Цель задания. Представьте в виде таблицы Markdown со столбцами «№» (порядковый номер) и «Строка» все строки между строкой, содержащей «From the perspective», и строкой, содержащей «3. the point at 103,42», включительно. Пустые строки и изображения в таблицу не включайте.

Исходные данные.
──────────────────────────────
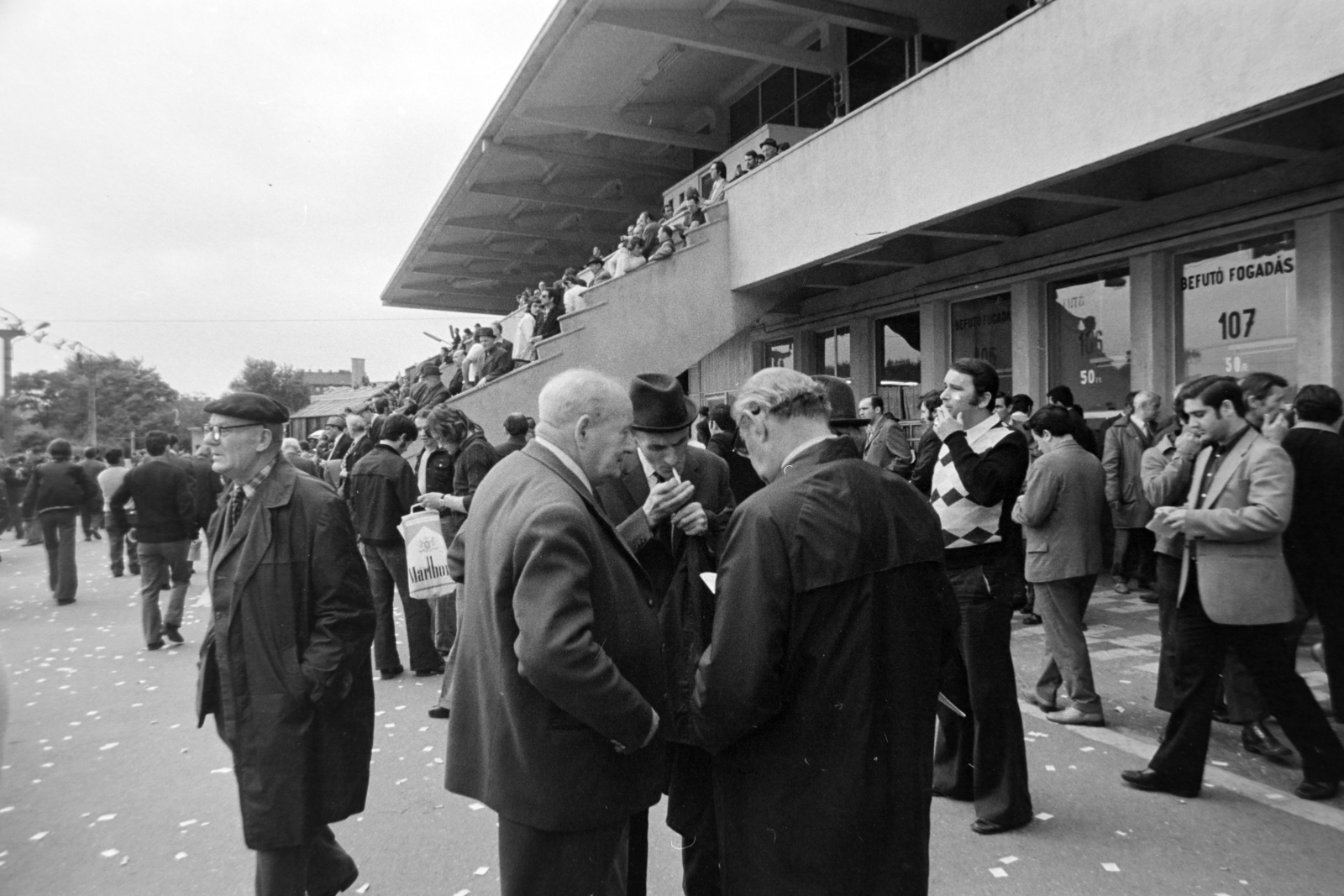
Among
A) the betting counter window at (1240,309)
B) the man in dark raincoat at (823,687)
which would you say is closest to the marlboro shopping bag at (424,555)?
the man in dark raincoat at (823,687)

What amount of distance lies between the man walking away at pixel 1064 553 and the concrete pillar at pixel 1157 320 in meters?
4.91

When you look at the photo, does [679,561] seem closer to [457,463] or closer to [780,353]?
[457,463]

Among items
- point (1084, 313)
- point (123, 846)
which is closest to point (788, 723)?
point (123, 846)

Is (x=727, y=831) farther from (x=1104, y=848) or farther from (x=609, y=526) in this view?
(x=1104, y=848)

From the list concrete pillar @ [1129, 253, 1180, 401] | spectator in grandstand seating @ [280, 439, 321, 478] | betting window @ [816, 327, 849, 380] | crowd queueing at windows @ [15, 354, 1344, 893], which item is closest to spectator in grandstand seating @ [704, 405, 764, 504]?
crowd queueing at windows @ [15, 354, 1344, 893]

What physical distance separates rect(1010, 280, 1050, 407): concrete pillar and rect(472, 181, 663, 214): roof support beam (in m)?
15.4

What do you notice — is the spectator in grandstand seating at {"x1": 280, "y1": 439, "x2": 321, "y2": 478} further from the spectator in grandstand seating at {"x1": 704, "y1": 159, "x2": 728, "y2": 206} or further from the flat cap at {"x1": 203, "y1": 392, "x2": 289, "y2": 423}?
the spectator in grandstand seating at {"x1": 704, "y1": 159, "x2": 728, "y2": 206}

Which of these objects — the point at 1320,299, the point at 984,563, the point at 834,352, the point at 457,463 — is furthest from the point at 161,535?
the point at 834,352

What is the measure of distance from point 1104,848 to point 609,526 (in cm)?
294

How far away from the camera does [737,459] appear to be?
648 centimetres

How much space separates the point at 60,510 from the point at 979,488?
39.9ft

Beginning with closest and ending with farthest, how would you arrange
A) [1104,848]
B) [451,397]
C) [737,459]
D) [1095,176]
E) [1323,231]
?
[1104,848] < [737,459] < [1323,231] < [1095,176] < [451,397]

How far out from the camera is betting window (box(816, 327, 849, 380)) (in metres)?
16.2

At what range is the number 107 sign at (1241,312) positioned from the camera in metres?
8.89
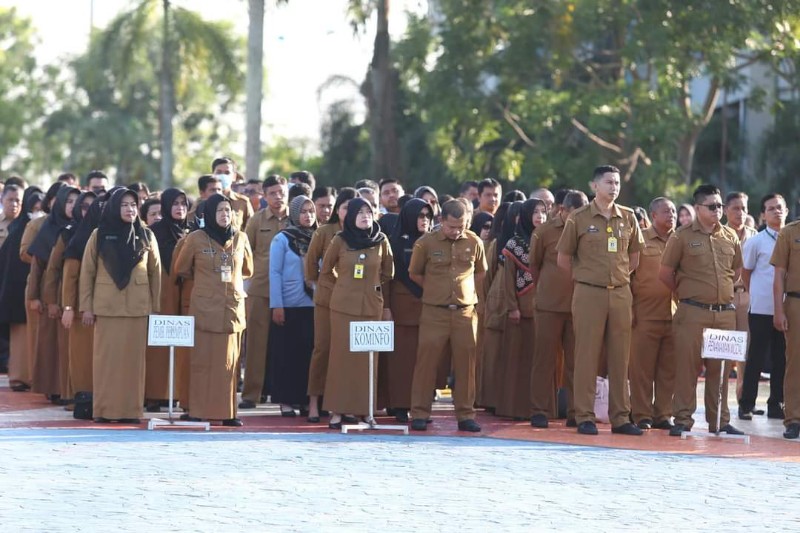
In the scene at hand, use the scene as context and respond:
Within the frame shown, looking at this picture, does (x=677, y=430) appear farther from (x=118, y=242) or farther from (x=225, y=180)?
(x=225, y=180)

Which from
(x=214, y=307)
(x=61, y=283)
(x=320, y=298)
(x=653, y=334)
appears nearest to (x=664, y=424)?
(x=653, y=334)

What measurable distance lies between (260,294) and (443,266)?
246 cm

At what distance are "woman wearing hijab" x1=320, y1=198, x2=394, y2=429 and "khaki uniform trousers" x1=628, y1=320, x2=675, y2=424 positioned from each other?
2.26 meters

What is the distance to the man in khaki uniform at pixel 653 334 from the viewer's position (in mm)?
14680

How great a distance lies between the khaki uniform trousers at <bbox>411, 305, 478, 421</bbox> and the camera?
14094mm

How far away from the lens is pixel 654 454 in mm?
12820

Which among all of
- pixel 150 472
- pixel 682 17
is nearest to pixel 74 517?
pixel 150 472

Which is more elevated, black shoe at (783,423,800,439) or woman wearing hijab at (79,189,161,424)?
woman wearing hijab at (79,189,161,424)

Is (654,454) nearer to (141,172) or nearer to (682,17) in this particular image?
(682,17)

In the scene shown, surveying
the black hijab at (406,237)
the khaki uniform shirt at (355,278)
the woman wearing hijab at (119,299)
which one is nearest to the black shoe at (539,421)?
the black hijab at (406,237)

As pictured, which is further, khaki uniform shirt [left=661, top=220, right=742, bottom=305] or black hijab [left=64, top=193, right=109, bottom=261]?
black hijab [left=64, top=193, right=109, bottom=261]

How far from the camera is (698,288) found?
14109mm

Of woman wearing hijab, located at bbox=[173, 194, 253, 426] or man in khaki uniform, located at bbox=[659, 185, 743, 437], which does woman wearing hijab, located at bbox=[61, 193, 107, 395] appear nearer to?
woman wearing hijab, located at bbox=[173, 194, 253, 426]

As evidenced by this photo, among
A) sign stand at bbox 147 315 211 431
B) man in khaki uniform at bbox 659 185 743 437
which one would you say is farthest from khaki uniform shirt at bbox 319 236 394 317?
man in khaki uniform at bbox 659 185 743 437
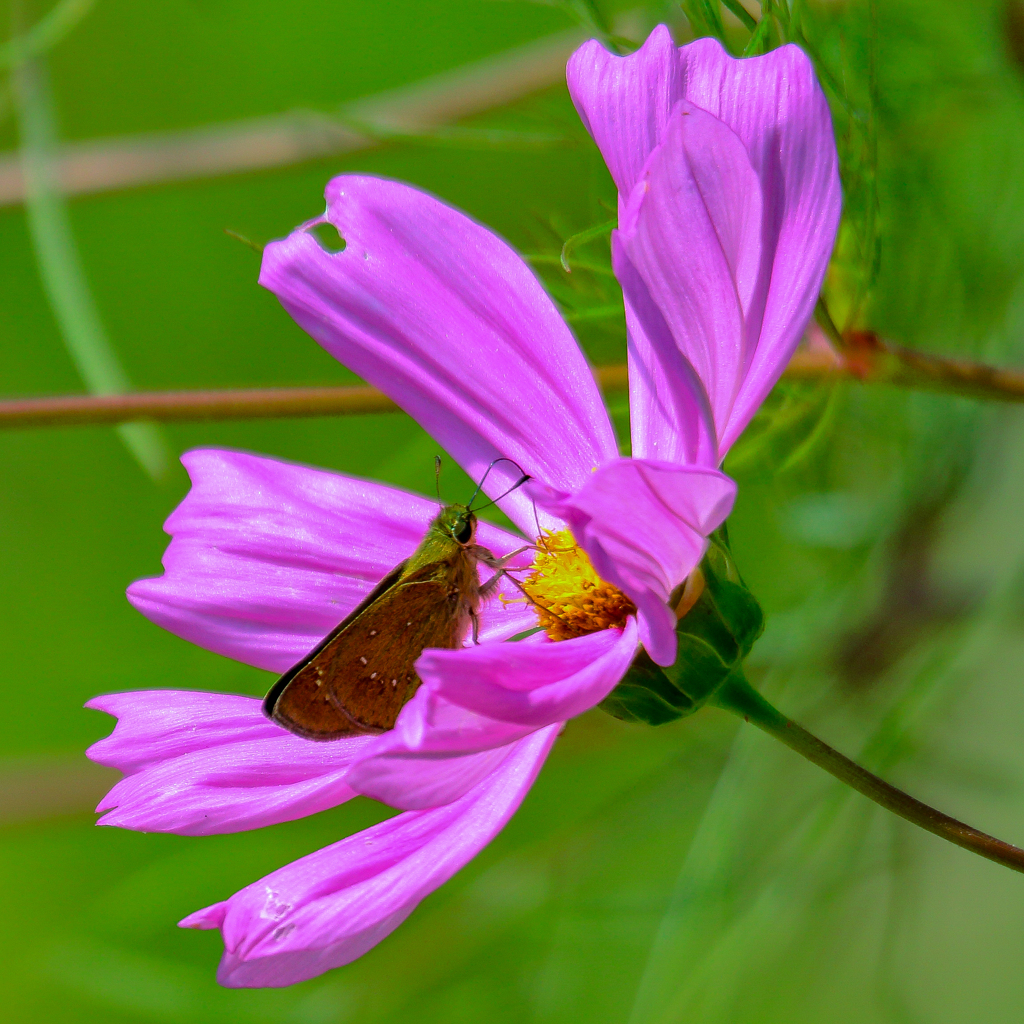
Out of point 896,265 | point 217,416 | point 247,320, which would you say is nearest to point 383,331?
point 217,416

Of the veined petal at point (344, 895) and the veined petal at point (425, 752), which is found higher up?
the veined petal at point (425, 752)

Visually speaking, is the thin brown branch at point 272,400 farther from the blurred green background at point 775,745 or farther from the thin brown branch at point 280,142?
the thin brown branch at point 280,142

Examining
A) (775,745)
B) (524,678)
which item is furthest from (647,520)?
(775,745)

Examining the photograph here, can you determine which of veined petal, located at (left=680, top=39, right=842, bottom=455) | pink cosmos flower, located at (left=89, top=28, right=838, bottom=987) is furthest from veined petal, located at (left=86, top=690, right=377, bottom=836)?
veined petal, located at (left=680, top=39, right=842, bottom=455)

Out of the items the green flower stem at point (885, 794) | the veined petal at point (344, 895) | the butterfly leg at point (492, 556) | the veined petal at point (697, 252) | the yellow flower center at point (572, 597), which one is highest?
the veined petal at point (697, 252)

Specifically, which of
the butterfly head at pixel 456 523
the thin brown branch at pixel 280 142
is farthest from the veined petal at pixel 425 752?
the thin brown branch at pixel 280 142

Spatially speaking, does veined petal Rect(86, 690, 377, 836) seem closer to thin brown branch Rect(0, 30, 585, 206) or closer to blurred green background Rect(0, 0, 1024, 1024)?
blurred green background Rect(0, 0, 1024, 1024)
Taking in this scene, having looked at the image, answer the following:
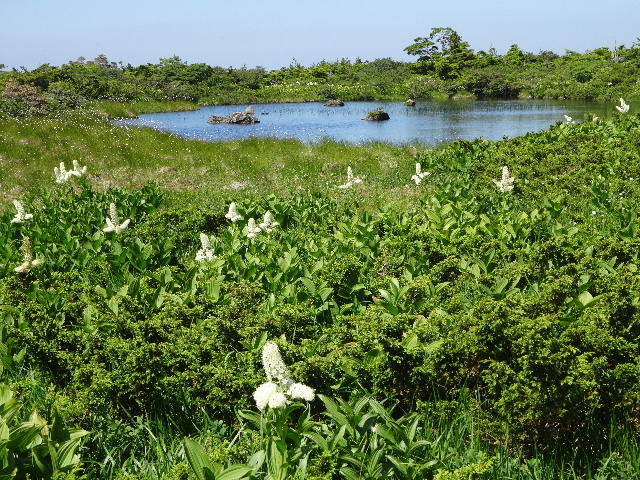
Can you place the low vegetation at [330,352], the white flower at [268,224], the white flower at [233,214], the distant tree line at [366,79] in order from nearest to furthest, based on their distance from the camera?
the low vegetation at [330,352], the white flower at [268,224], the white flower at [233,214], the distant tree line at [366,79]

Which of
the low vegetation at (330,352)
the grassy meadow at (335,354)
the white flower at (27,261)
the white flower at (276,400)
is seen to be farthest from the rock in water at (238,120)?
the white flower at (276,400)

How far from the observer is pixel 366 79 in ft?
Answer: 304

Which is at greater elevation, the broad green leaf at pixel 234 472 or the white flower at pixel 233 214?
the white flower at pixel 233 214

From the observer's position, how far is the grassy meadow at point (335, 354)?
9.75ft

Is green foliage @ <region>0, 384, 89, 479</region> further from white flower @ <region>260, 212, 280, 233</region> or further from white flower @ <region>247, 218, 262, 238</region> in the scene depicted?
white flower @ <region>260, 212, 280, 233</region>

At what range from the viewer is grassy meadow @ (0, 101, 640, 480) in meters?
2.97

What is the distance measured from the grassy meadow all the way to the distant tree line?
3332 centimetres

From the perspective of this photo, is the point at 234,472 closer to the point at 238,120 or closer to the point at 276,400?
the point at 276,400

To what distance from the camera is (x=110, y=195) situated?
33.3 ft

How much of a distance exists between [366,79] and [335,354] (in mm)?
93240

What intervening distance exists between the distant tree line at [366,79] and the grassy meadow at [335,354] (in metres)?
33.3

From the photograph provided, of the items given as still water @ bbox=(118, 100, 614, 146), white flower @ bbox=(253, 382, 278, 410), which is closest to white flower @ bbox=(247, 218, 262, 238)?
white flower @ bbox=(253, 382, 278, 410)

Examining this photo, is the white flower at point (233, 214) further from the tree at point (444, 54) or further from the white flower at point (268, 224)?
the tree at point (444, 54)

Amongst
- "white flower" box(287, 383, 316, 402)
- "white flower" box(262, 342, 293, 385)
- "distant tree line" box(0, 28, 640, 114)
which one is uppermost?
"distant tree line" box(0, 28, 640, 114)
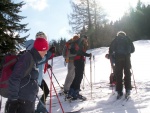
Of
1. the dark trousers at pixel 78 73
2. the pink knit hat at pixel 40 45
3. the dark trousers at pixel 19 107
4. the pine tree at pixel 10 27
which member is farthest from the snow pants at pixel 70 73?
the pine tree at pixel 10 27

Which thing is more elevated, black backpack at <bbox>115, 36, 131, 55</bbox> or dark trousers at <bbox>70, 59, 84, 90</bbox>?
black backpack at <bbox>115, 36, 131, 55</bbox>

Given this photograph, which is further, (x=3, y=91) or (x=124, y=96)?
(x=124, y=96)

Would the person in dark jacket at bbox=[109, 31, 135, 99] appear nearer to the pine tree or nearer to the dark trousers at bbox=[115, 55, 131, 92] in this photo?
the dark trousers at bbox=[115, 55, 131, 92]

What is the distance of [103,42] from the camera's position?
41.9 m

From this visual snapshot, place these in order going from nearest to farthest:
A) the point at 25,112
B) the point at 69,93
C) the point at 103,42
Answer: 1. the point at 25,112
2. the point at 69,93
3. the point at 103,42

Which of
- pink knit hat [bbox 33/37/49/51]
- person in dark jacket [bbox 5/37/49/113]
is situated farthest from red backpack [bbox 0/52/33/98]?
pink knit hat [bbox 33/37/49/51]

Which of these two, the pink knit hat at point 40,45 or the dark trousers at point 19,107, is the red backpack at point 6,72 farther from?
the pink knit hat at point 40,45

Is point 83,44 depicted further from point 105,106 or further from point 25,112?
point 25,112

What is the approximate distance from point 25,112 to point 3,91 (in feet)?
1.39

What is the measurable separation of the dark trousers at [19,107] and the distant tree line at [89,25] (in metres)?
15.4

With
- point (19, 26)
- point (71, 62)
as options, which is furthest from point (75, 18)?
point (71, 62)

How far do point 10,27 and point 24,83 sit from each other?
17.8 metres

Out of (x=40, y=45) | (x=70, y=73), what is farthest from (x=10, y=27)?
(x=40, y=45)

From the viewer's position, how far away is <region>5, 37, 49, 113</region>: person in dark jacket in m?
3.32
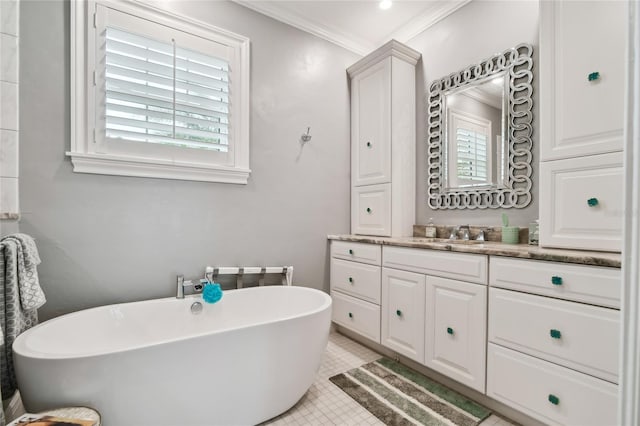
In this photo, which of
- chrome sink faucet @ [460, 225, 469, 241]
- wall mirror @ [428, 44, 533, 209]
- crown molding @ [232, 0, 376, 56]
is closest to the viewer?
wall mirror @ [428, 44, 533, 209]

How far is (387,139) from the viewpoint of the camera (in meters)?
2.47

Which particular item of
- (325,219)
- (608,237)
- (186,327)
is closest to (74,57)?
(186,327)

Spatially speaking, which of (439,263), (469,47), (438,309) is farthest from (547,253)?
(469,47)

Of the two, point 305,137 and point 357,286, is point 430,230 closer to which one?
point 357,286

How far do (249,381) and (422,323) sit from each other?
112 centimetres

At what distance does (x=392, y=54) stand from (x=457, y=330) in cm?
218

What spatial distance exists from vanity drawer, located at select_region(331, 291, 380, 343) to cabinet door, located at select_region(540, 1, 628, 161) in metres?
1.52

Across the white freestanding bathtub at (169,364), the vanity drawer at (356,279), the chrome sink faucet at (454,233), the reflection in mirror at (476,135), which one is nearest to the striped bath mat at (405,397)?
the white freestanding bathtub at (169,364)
──────────────────────────────
Полный ответ.
| № | Строка |
|---|---|
| 1 | From the perspective of this photo, is the point at 234,472 closer to the point at 238,120 or closer to the point at 276,400? |
| 2 | the point at 276,400 |
| 3 | To what distance from the camera is (x=110, y=195) situated? |
| 4 | 33.3 ft |
| 5 | How much of a distance exists between [366,79] and [335,354] (in mm)? |
| 6 | 93240 |
| 7 | What intervening distance exists between the distant tree line at [366,79] and the grassy meadow at [335,354] (in metres)? |
| 8 | 33.3 |
| 9 | From the photograph provided, of the items given as still water @ bbox=(118, 100, 614, 146), white flower @ bbox=(253, 382, 278, 410), which is closest to white flower @ bbox=(247, 218, 262, 238)? |
| 10 | white flower @ bbox=(253, 382, 278, 410) |
| 11 | Examining this photo, is the white flower at point (233, 214) further from the tree at point (444, 54) or further from the white flower at point (268, 224)? |
| 12 | the tree at point (444, 54) |
| 13 | Amongst |
| 14 | - "white flower" box(287, 383, 316, 402) |
| 15 | - "white flower" box(262, 342, 293, 385) |
| 16 | - "distant tree line" box(0, 28, 640, 114) |
| 17 | which one is uppermost? |
| 18 | "distant tree line" box(0, 28, 640, 114) |
| 19 | Of |
| 20 | 1. the dark trousers at pixel 78 73 |
| 21 | 2. the pink knit hat at pixel 40 45 |
| 22 | 3. the dark trousers at pixel 19 107 |
| 23 | 4. the pine tree at pixel 10 27 |
| 24 | which member is farthest from the snow pants at pixel 70 73? |
| 25 | the pine tree at pixel 10 27 |
| 26 | Which thing is more elevated, black backpack at <bbox>115, 36, 131, 55</bbox> or dark trousers at <bbox>70, 59, 84, 90</bbox>? |
| 27 | black backpack at <bbox>115, 36, 131, 55</bbox> |
| 28 | Given this photograph, which is further, (x=3, y=91) or (x=124, y=96)? |
| 29 | (x=124, y=96) |
| 30 | Would the person in dark jacket at bbox=[109, 31, 135, 99] appear nearer to the pine tree or nearer to the dark trousers at bbox=[115, 55, 131, 92] in this photo? |
| 31 | the dark trousers at bbox=[115, 55, 131, 92] |
| 32 | What is the distance of [103,42] from the camera's position? |
| 33 | 41.9 m |
| 34 | From this visual snapshot, place these in order going from nearest to farthest: |
| 35 | A) the point at 25,112 |
| 36 | B) the point at 69,93 |
| 37 | C) the point at 103,42 |
| 38 | Answer: 1. the point at 25,112 |
| 39 | 2. the point at 69,93 |
| 40 | 3. the point at 103,42 |